**READING TEXT:**

**********

Kering’s flagship Gucci brand became the latest in a swathe of luxury retail names to buck fears of a slowdown in demand from Chinese shoppers today, after the Italian label trumped sales expectations for the final quarter of 2018.


Outperforming many of its peers in the fourth quarter of last year, Kering posted a 23.3 per cent rise in organic sales to €3.8bn (£3.3bn), marking a higher figure than the 22 per cent estimates in a Bloomberg survey of analysts.

Like-for-like sales grew 28.1 per cent in the period, slowing down from the previous three months but beating its peers as margins reached 39.5 per cent in 2018.

Financial Director Jean-Marc Duplaix said: "Sales among our Chinese clientele remained very dynamic in the fourth quarter, even with a high comparison base."

Such comments underline recent trading results from European high-end fashion retail brands such as LVMH, Hermès and Richemont, which have all continued to benefit from Asian appetite despite a number of luxury carmakers and technology giants reporting waning demand from China’s middle classes.


Read more: Hermes posts huge profit spike

Kering’s shares, which have grown by a quarter in the last year, climbed 2.5 per cent in Paris this morning.

"While Gucci did not disappoint, it was only marginally above consensus and this might not be enough to please demanding market expectations," according to Citigroup analyst Thomas Chauvet.

**********

**SOURCE MATERIAL:**
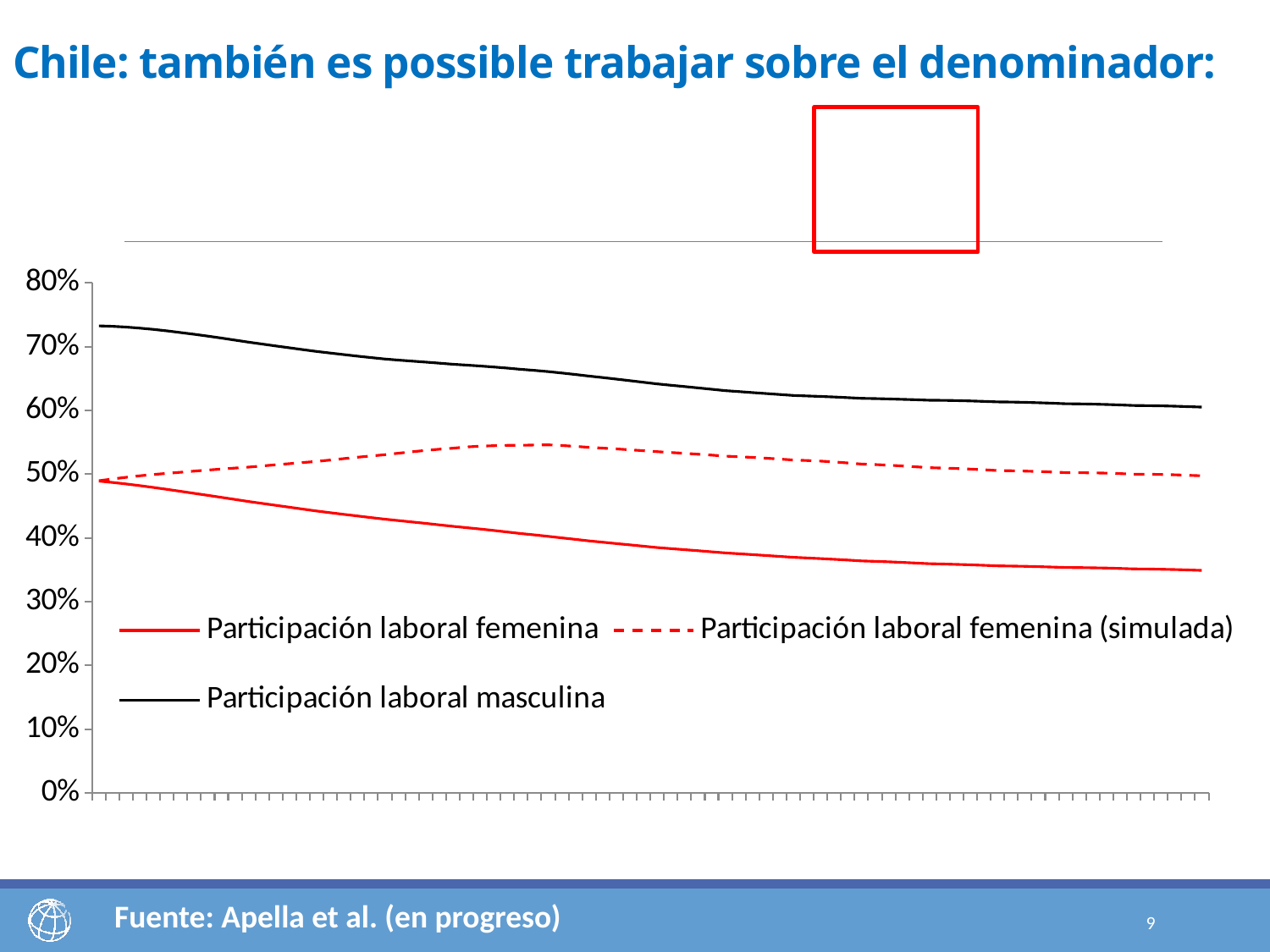
Is the value for Participación laboral femenina at the end of the series greater or less than 40%? less Which series is drawn with a dashed line? Participación laboral femenina (simulada) Which series has the lowest values at the right end of the chart? Participación laboral femenina Does the Participación laboral masculina series rise or fall along the x axis? fall What kind of chart is shown on the slide? line chart At the right end of the chart, which is larger: Participación laboral femenina (simulada) or Participación laboral femenina? Participación laboral femenina (simulada) Which series has the highest values throughout the chart? Participación laboral masculina Is the peak value of Participación laboral femenina (simulada) greater or less than 50%? greater Is the value for Participación laboral masculina at the start of the series greater or less than 70%? greater What colour is the line for Participación laboral masculina? black How many series does the legend list? 3 Does the Participación laboral femenina series rise or fall along the x axis? fall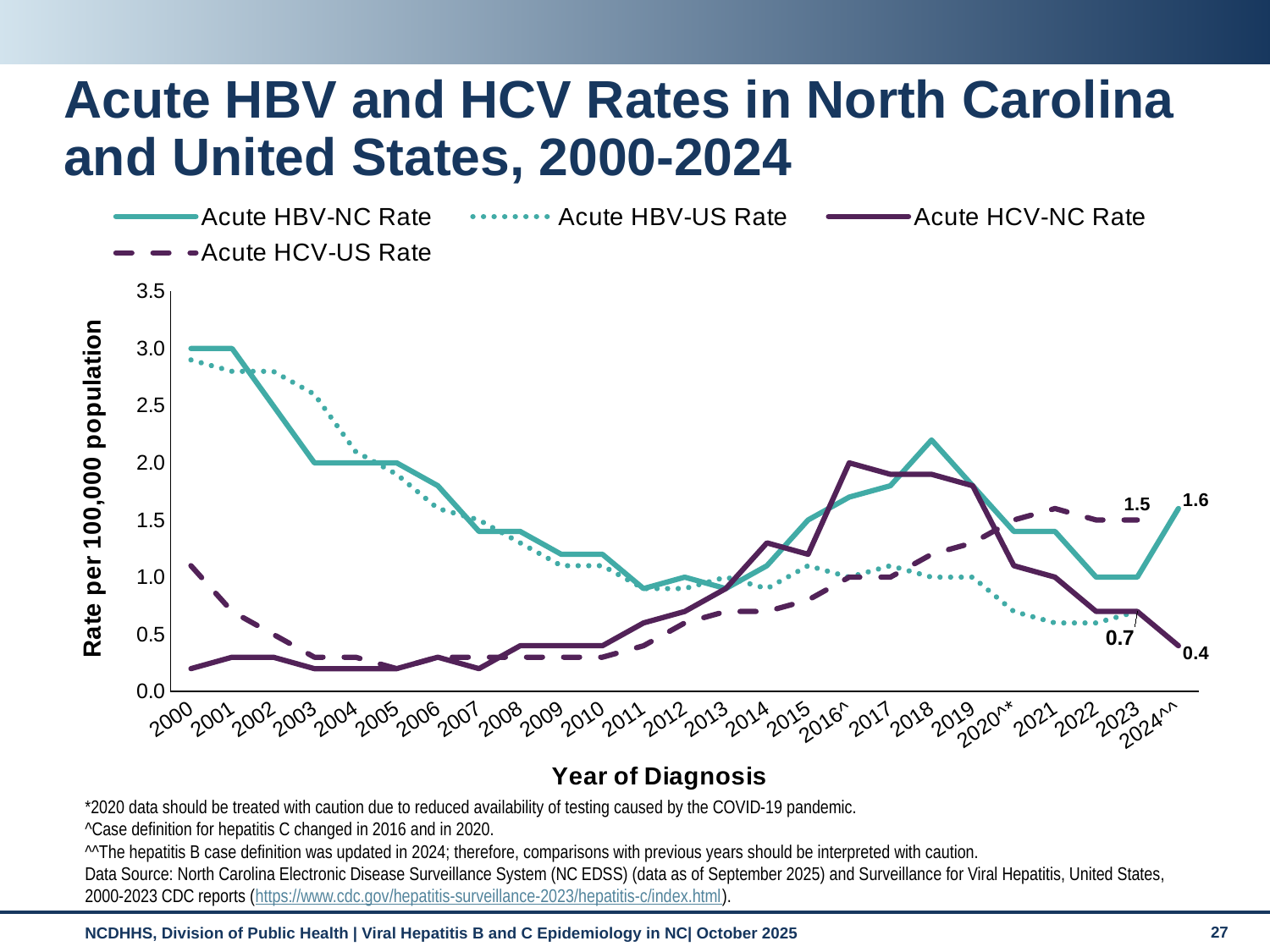
What is the Acute HBV-NC Rate for 2024^^? 1.6 How many series does the legend list? 4 What is the difference between the Acute HBV-NC Rate and the Acute HCV-NC Rate in 2024^^? 1.2 Is the Acute HBV-NC Rate for 2000 greater or less than 2.5? greater Is the Acute HCV-NC Rate for 2000 greater or less than 0.5? less What kind of chart is shown on the slide? line chart In which year does the Acute HCV-NC Rate reach its highest value? 2016^ In 2023, which is larger: the Acute HCV-US Rate or the Acute HCV-NC Rate? Acute HCV-US Rate What is the Acute HCV-US Rate for 2023? 1.5 How many years are shown along the x axis? 25 What is the Acute HCV-NC Rate for 2024^^? 0.4 What is the title of the x axis? Year of Diagnosis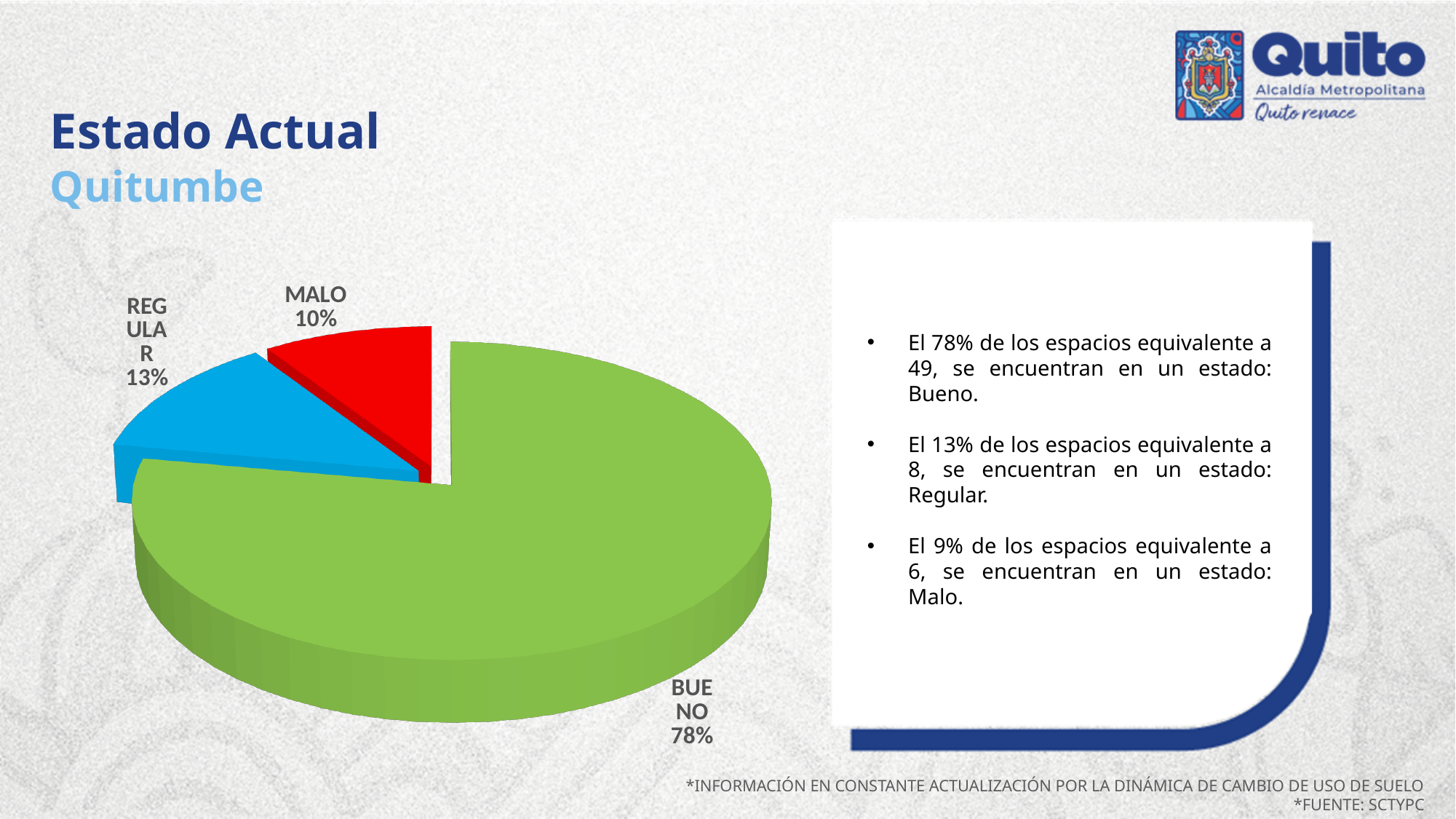
What colour is the BUENO slice in the pie chart? Green What percentage does the BUENO slice show in the pie chart? 78% Which slice is larger, REGULAR or MALO? REGULAR Which category has the largest slice in the pie chart? BUENO What is the difference in percentage points between the REGULAR and MALO slices? 3 What type of chart is shown on the slide? Pie chart Which category has the smallest slice in the pie chart? MALO What colour is the MALO slice in the pie chart? Red What percentage does the REGULAR slice show in the pie chart? 13% What is the difference in percentage points between the BUENO and REGULAR slices? 65 How many slices does the pie chart have? 3 What percentage does the MALO slice show in the pie chart? 10%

**********

**YOUR TASKS:**
(a) In the Gucci sales article, who is the Financial Director quoted on sales to Chinese clients?
(b) Transcribe the passage of the Gucci sales article from "Outperforming many of" up to and including "China’s middle classes.".
The listing has nothing to do with what you need to do here.

**SOLUTIONS:**
(a) Jean-Marc Duplaix

(b)
Outperforming many of its peers in the fourth quarter of last year, Kering posted a 23.3 per cent rise in organic sales to €3.8bn (£3.3bn), marking a higher figure than the 22 per cent estimates in a Bloomberg survey of analysts.

Like-for-like sales grew 28.1 per cent in the period, slowing down from the previous three months but beating its peers as margins reached 39.5 per cent in 2018.

Financial Director Jean-Marc Duplaix said: "Sales among our Chinese clientele remained very dynamic in the fourth quarter, even with a high comparison base."

Such comments underline recent trading results from European high-end fashion retail brands such as LVMH, Hermès and Richemont, which have all continued to benefit from Asian appetite despite a number of luxury carmakers and technology giants reporting waning demand from China’s middle classes.